Running together is crucial because if far-left parties stand separately, the chances of the left again winning a majority in parliament “is almost zero”, Oriol Bartomeus, politics professor at Barcelona’s Autonomous University, told AFP.

READ ALSO: Spain lawmakers reject far-right no-confidence motion

Sánchez’s Socialists have since January 2020 governed with far-left party Podemos, which has been losing support and members.

Díaz, who is a Communist Party member, has the support of smaller formations such as the United Left and Mas País, but has run into hostility from Podemos which has until now led the space to the left of the Socialists.


Former Podemos leader Pablo Iglesias, one of the founders of the party which has 35 seats in Spain’s 350-seat parliament, accused “many sectors” inside the far-left to seek “to do a lot of damage” to Podemos, during an interview Monday with radio RAC1.

‘Patchwork of organisations’

Iglesias left politics in May 2021 after Podemos suffered a drubbing in a regional election in Madrid, the latest in a string of disappointing poll results.

Díaz, who is known as a good negotiator, frequently argues that to “win a country, we need everyone”.

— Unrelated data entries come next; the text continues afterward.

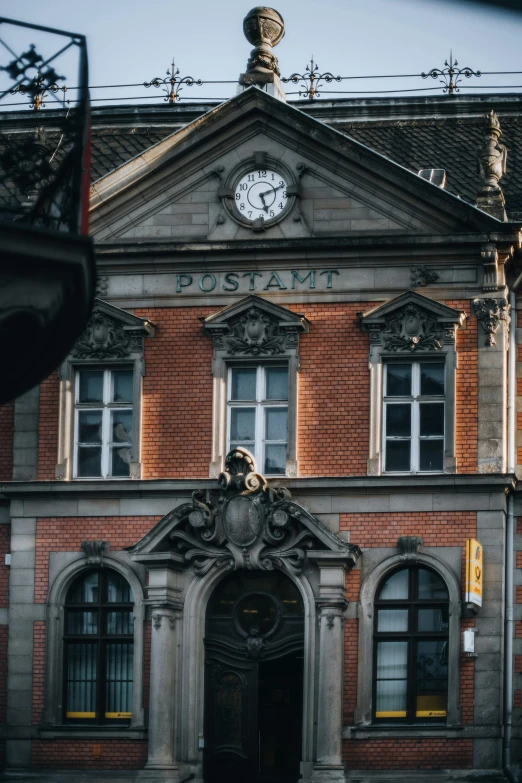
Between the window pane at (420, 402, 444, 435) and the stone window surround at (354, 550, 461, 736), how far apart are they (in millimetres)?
1530

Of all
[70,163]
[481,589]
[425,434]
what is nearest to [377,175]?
[425,434]

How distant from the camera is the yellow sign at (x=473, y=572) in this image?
2052 cm

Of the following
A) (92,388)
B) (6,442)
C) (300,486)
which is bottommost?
(300,486)

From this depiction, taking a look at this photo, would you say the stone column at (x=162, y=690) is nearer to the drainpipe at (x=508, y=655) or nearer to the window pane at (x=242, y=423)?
the window pane at (x=242, y=423)

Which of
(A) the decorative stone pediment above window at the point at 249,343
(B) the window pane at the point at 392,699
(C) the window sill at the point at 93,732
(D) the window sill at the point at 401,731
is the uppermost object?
(A) the decorative stone pediment above window at the point at 249,343

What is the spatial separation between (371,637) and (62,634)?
4026 millimetres

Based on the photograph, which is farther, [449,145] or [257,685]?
[449,145]

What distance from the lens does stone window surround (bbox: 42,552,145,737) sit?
71.2ft

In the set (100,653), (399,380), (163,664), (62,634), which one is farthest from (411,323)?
(62,634)

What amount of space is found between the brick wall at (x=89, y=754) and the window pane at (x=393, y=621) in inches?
132

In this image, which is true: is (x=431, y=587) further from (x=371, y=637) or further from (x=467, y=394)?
(x=467, y=394)

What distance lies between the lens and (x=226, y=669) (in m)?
21.8

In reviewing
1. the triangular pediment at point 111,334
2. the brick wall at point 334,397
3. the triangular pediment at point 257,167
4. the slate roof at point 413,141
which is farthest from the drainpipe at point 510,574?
the triangular pediment at point 111,334

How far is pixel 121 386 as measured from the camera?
73.9 feet
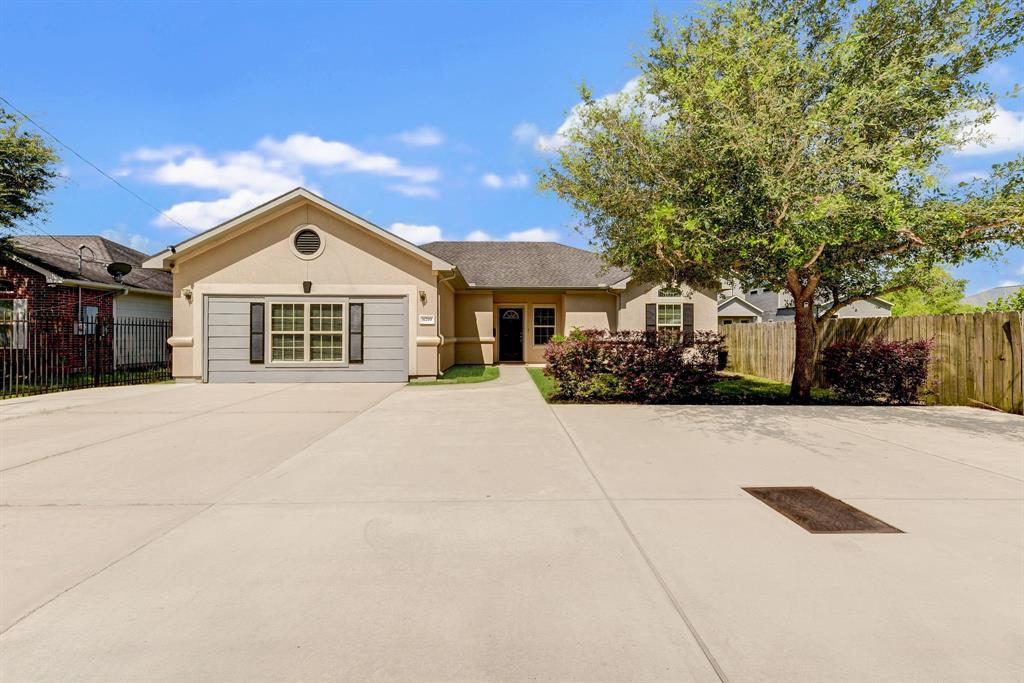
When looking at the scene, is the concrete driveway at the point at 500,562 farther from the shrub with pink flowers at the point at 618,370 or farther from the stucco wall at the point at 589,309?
the stucco wall at the point at 589,309

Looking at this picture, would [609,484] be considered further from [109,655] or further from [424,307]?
[424,307]

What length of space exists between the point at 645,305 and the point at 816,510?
1530 centimetres

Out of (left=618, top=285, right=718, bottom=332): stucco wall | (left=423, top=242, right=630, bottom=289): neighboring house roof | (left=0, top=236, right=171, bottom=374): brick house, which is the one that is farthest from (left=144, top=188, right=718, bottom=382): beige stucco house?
(left=423, top=242, right=630, bottom=289): neighboring house roof

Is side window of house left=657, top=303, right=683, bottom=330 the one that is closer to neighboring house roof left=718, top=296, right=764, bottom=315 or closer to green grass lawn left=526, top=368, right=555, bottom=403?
green grass lawn left=526, top=368, right=555, bottom=403

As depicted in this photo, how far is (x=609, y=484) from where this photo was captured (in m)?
4.96

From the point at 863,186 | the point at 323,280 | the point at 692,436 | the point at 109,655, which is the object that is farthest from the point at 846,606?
the point at 323,280

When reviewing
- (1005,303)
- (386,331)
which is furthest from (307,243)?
(1005,303)

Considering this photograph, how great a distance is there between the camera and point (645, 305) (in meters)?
19.1

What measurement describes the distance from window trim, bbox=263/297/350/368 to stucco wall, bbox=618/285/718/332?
1020 centimetres

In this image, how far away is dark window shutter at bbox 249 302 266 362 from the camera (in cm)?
1438

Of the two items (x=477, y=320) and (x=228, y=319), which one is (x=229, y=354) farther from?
(x=477, y=320)

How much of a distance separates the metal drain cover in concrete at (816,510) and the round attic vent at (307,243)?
13.3 m

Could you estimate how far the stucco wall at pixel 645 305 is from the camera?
1905 cm

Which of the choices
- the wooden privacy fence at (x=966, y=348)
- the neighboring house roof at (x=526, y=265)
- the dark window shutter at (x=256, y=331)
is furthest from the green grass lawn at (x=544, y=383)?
the dark window shutter at (x=256, y=331)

Lluís Orriols, a politics professor at Carlos III University in Madrid, said Podemos is reluctant to lose “its protagonism and visibility… in a patchwork of organisations headed by a leader” that does not belong to the party.

Bartomeus said Podemos wants to win “a sufficient number of lawmakers to be a key party” in the parliament that emerges after the next election.

Podemos has threatened not to take part in Díaz’s expected announcement on Sunday if an agreement is not reached beforehand on how to pick candidates for the polls.

The party wants open primaries, a system which would favour it since it has a large and organised network of members.

But Díaz wants to wait for regional and municipal elections on May 28th to find a consensus among all the formations that make up Sumar.


When he quit politics in 2021, Iglesias nominated Díaz to take over his post as deputy prime minister in Sánchez’s government.

It was a “clever” strategy to pick a party outsider to stem years of declining support for Podemos, said Orriols.

Iglesias did not expect that Díaz would distance herself from Podemos and create a political platform which has been gaining ground. Polls consistently indicate she is Spain’s most popular politician.

She was responsible for a labour reform which is credited with a sharp fall in the number of temporary job contracts.


As labour minister, she also oversaw a generous job furlough scheme at the height of the Covid-19 pandemic, which ensured people had an income even when large parts of the economy were closed due to lockdowns.

Sánchez gave Díaz a high profile during a debate in parliament earlier this month over a failed no-confidence motion brought against his government by far-right party Vox.

Orriols said this was a sign that Sánchez is “worried” that the far-left which he relies on to govern could suffer a “disaster” during the next election if it is not united.